### READING TEXT

[start]

John H. Cochrane

Senior Fellow
Research Team: 

John H. Cochrane is a senior fellow at the Hoover Institution. He is also a research associate of the National Bureau of Economic Research and an adjunct scholar of the CATO Institute. 

Before joining Hoover, Cochrane was  a Professor of Finance at the University of Chicago’s Booth School of Business, and earlier at its Economics Department. Cochrane earned a bachelor’s degree in physics at MIT and his PhD in economics at the University of California at Berkeley. He was a junior staff economist on the Council of Economic Advisers (1982–83).

[end]

### DATA SUPPLIED
[start]

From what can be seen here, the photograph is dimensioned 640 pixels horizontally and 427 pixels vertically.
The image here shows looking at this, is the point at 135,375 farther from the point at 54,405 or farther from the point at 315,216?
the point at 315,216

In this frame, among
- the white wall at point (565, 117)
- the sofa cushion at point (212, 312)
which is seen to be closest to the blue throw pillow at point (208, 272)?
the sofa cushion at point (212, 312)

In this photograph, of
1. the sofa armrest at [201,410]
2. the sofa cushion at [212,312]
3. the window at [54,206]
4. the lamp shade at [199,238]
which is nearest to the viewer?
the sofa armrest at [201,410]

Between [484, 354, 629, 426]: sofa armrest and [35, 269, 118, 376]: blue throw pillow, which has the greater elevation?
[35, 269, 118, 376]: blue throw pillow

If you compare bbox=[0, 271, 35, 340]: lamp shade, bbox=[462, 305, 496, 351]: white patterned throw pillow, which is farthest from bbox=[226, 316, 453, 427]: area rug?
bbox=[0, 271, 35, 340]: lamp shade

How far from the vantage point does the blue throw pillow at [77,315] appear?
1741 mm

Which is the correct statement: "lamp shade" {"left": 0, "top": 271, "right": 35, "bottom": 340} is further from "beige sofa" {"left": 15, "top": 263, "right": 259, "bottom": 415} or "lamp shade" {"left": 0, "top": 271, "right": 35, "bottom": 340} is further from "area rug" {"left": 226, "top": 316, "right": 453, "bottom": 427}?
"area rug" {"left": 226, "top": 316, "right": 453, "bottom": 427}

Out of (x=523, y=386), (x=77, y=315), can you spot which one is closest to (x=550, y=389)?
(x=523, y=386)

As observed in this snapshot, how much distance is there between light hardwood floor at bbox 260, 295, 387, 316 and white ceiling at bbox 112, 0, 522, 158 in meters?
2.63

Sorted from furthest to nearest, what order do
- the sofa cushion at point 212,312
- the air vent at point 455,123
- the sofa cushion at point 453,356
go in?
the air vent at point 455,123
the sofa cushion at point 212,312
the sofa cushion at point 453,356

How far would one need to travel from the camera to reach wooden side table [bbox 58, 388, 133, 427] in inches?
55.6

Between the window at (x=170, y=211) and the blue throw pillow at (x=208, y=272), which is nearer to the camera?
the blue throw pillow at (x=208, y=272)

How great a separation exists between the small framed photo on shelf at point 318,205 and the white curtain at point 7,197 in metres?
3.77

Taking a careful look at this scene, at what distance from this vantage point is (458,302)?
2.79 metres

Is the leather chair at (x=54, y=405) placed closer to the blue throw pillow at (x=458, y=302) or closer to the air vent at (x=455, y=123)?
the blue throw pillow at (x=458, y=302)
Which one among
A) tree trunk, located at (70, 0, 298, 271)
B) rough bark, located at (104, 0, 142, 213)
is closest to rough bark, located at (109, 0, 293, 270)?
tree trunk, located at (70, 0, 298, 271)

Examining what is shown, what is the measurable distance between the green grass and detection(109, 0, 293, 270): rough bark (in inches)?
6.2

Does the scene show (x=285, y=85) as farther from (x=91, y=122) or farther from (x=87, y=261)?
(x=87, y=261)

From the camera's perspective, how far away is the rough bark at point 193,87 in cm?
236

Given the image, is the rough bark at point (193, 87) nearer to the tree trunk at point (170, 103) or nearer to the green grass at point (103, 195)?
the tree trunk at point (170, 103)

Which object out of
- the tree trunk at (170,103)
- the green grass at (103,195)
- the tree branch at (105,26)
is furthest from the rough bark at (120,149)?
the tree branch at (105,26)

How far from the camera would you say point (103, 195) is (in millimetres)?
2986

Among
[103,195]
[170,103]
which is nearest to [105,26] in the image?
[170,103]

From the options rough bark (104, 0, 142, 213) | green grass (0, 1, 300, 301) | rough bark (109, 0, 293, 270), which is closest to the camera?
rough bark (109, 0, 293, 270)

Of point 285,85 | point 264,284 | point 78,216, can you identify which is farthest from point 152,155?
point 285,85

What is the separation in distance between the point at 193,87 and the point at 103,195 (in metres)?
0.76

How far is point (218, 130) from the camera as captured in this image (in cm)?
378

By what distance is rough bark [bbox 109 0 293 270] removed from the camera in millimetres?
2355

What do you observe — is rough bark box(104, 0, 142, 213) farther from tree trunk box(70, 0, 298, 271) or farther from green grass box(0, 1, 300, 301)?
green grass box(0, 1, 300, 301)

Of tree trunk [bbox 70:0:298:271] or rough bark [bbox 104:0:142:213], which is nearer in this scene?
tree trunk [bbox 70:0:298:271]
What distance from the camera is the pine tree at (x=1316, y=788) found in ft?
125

[end]
[start]

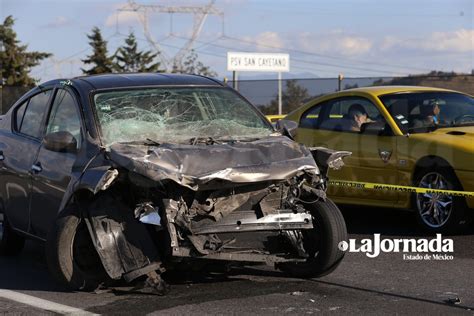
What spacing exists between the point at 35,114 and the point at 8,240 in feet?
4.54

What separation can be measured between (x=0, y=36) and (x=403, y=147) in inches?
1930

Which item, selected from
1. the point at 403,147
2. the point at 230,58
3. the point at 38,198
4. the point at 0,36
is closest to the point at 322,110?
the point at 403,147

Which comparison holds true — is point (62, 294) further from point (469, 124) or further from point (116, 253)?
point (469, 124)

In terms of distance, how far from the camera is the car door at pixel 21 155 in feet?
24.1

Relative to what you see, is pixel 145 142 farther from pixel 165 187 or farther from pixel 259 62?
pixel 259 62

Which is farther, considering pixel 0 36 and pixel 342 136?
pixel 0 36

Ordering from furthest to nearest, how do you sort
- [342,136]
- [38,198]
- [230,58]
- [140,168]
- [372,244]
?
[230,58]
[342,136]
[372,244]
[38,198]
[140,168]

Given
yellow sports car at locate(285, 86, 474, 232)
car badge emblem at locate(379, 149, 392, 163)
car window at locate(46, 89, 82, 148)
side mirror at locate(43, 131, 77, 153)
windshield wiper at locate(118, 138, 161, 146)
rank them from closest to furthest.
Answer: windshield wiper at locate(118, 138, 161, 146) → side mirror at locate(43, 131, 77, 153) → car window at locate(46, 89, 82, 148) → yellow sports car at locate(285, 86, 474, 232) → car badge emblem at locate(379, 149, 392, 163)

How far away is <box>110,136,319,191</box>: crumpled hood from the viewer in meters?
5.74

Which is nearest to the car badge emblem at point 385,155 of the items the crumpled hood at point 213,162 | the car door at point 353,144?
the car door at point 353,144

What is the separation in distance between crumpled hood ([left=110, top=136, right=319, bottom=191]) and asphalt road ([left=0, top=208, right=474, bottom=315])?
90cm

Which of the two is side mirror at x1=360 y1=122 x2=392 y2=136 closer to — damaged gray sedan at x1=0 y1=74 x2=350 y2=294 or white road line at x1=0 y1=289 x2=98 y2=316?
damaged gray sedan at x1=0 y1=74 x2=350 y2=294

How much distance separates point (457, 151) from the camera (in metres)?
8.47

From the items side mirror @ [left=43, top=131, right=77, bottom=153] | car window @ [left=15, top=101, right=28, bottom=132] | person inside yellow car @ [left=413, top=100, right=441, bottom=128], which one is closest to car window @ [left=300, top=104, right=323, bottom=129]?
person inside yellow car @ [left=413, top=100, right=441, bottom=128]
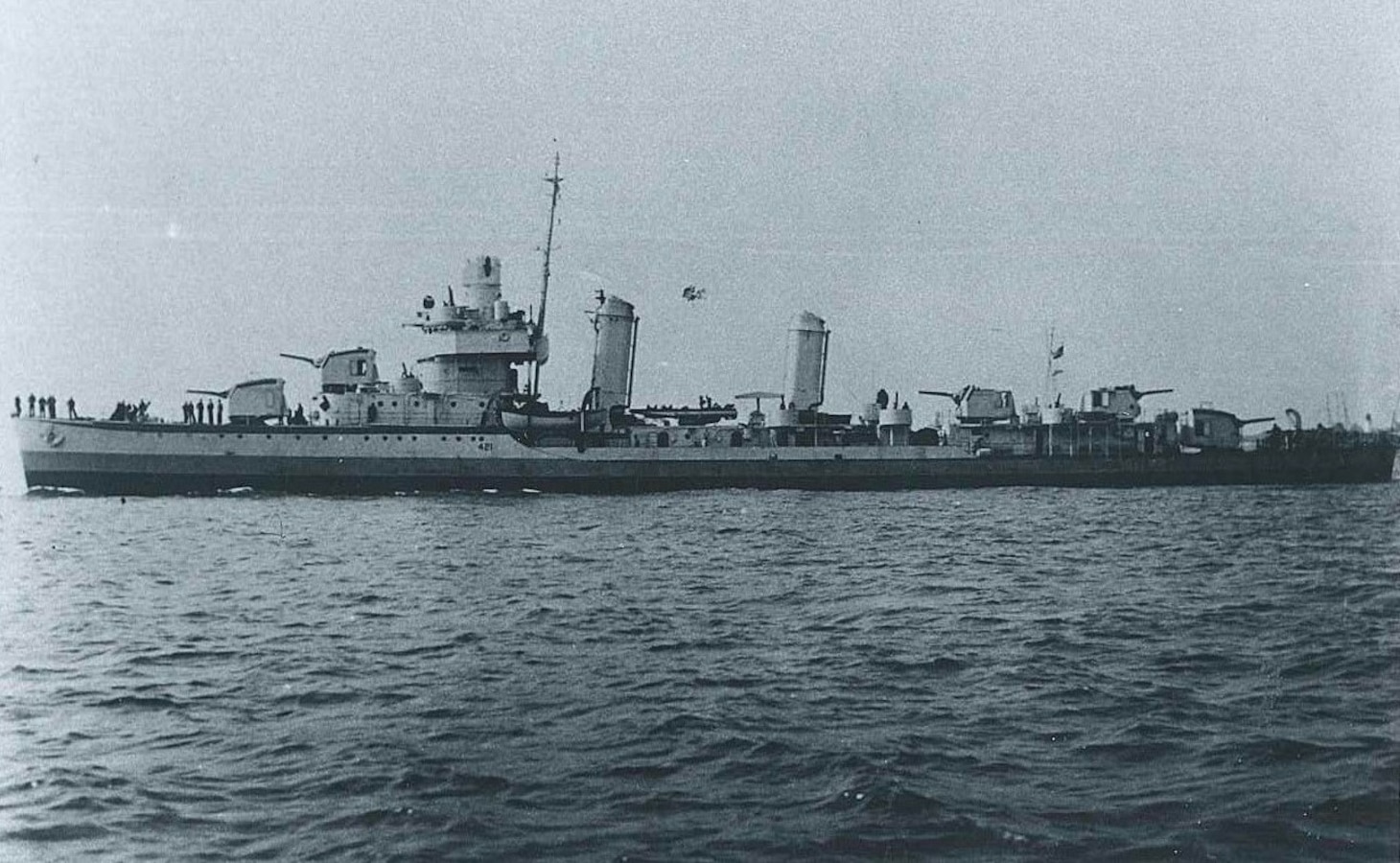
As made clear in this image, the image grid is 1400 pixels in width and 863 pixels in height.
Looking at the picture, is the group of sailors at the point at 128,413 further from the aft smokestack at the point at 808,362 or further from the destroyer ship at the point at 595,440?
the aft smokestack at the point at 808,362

[end]
[start]

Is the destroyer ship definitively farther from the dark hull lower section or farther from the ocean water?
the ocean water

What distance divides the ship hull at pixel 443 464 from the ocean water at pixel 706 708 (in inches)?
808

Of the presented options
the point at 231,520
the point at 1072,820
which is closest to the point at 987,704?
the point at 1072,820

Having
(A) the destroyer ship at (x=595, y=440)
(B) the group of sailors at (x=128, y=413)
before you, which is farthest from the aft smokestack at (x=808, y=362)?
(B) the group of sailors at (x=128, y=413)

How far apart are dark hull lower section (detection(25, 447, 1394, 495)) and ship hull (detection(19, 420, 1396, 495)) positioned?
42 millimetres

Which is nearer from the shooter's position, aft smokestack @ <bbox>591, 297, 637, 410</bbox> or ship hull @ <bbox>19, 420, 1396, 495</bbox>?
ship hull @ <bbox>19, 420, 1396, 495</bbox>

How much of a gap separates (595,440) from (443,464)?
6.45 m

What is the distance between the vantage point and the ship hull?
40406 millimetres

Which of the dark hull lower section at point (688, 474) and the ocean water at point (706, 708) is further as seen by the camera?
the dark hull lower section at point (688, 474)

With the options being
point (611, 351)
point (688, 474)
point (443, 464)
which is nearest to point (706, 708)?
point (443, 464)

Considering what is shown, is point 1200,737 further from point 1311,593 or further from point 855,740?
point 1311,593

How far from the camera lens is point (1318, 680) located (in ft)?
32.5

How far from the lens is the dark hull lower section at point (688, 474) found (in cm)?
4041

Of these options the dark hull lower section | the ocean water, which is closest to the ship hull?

[end]

### GOAL
Write the next part of the John H. Cochrane profile, beginning right after the sentence about the Council of Economic Advisers.

### WRITTEN REPLY
Cochrane’s recent publications include the book Asset Pricing and articles on dynamics in stock and bond markets, the volatility of exchange rates, the term structure of interest rates, the returns to venture capital, liquidity premiums in stock prices, the relation between stock prices and business cycles, and option pricing when investors can’t perfectly hedge. His monetary economics publications include articles on the relationship between deficits and inflation, the effects of monetary policy, and the fiscal theory of the price level. He has also written articles on macroeconomics, health insurance, time-series econometrics, financial regulation, and other topics. He was a coauthor of The Squam Lake Report. His Asset Pricing PhD class is available online via Coursera. 

Cochrane frequently contributes editorial opinion essays to the Wall Street Journal,, and other publications. He maintains the Grumpy Economist blog.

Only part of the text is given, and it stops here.